TASK OBJECTIVE
Your copy of the data should match it exactly, leaving out only the pictures.

DATA EXTRACTS
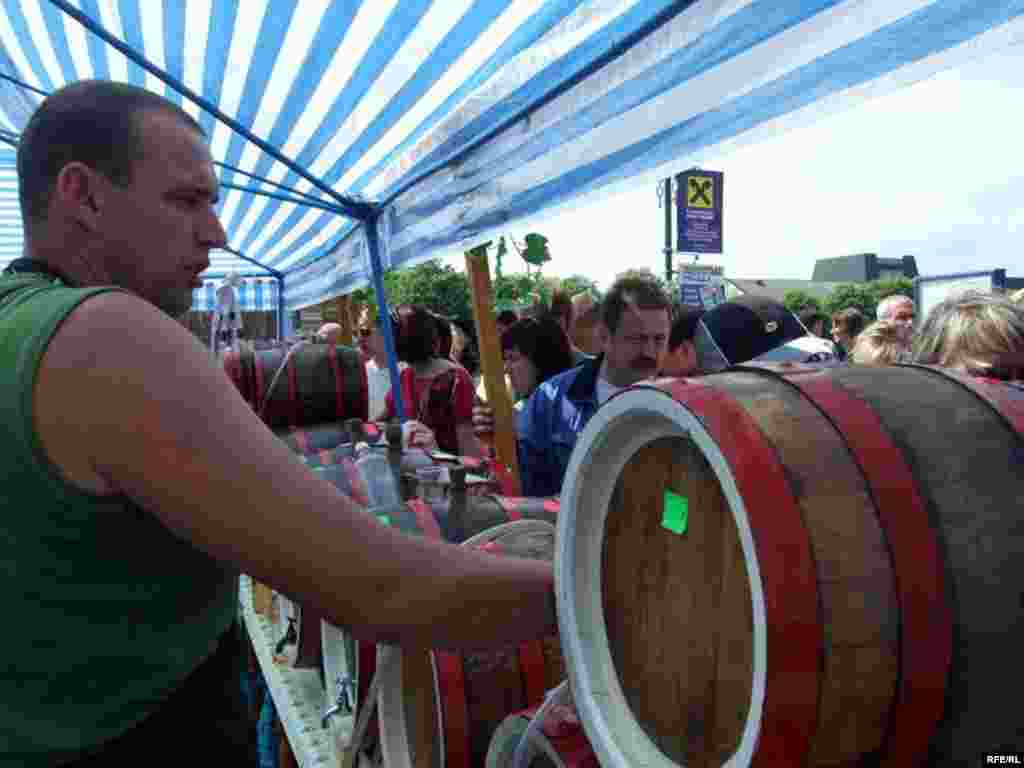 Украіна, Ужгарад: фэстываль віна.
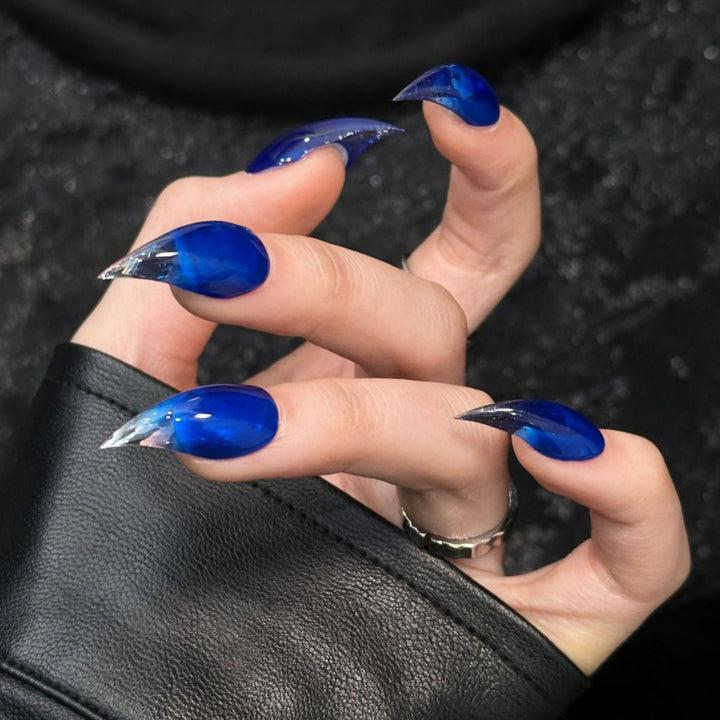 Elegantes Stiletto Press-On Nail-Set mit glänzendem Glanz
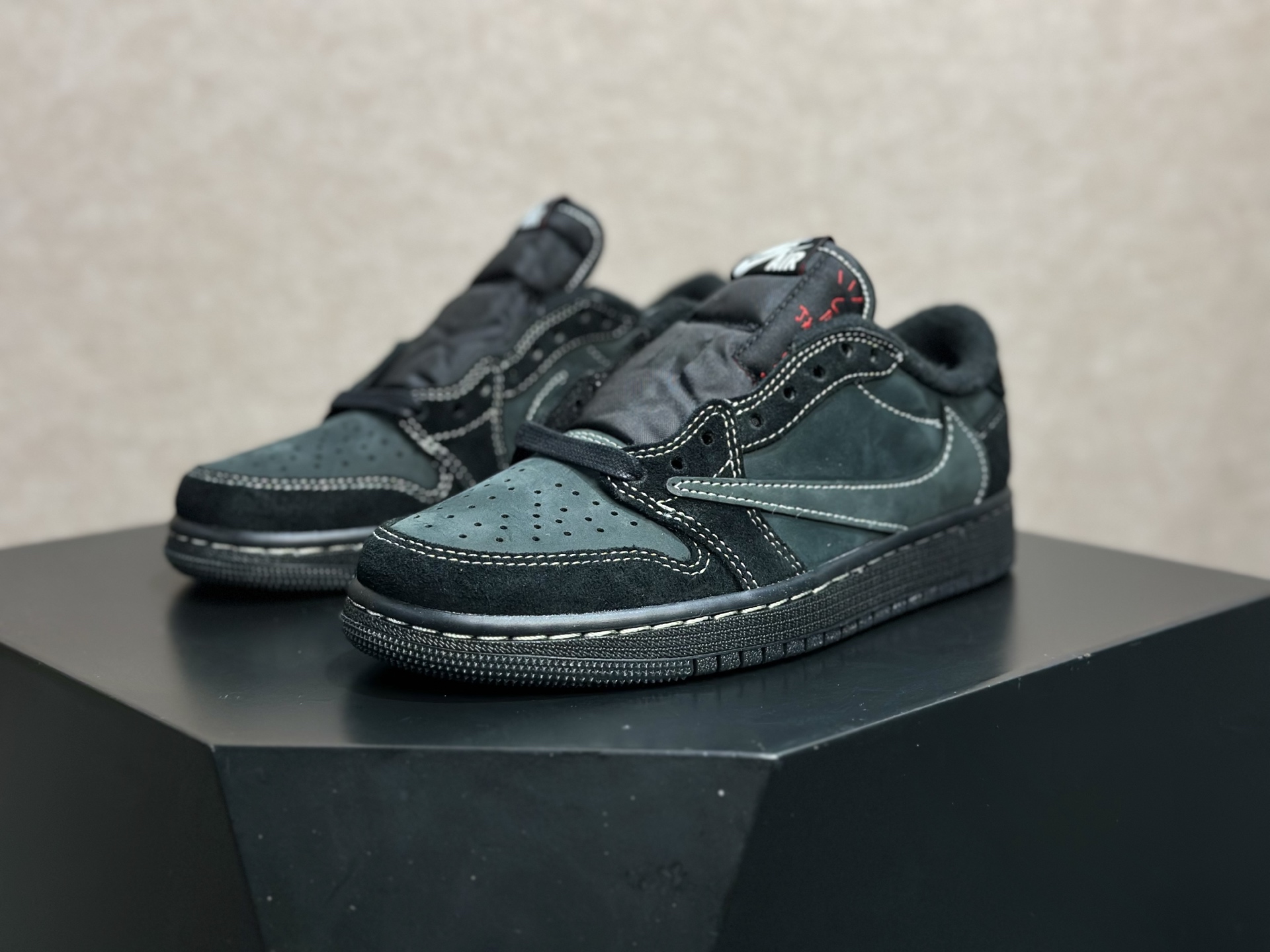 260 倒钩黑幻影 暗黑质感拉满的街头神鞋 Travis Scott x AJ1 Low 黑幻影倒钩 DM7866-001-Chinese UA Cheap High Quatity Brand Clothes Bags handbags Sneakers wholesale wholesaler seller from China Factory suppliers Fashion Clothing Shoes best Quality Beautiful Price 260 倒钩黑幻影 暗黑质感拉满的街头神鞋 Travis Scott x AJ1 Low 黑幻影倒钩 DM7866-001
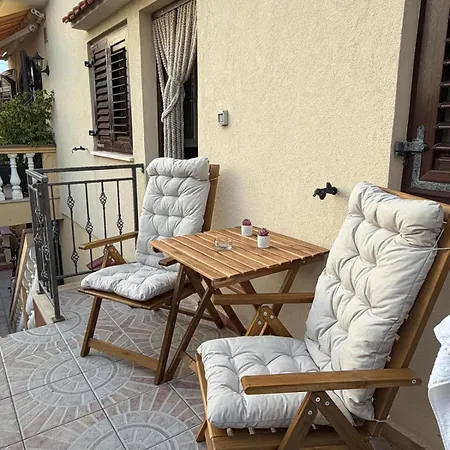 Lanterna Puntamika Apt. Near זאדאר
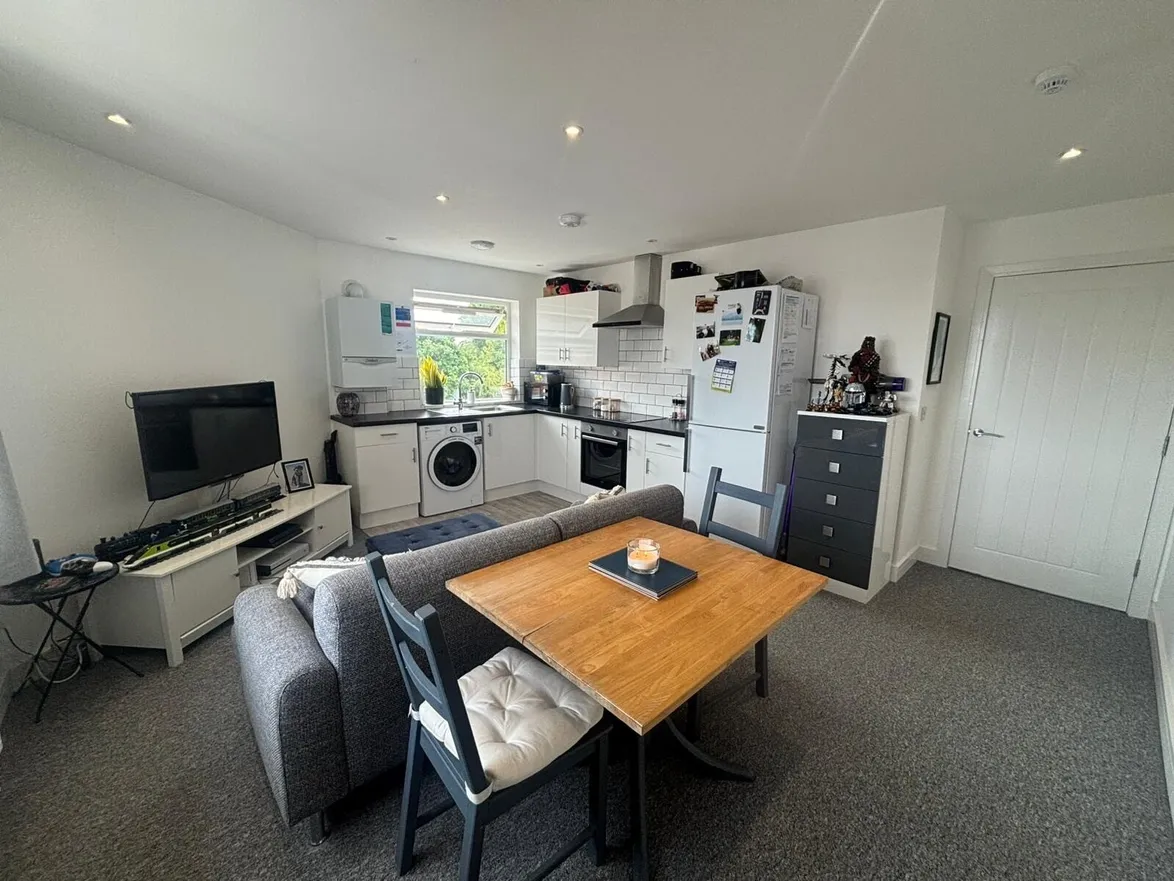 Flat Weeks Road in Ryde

TASK RESPONSE
 Украіна, Ужгарад: фэстываль віна.
 Elegantes Stiletto Press-On Nail-Set mit glänzendem Glanz
 260 倒钩黑幻影 暗黑质感拉满的街头神鞋 Travis Scott x AJ1 Low 黑幻影倒钩 DM7866-001-Chinese UA Cheap High Quatity Brand Clothes Bags handbags Sneakers wholesale wholesaler seller from China Factory suppliers Fashion Clothing Shoes best Quality Beautiful Price 260 倒钩黑幻影 暗黑质感拉满的街头神鞋 Travis Scott x AJ1 Low 黑幻影倒钩 DM7866-001
 Lanterna Puntamika Apt. Near זאדאר
 Flat Weeks Road in Ryde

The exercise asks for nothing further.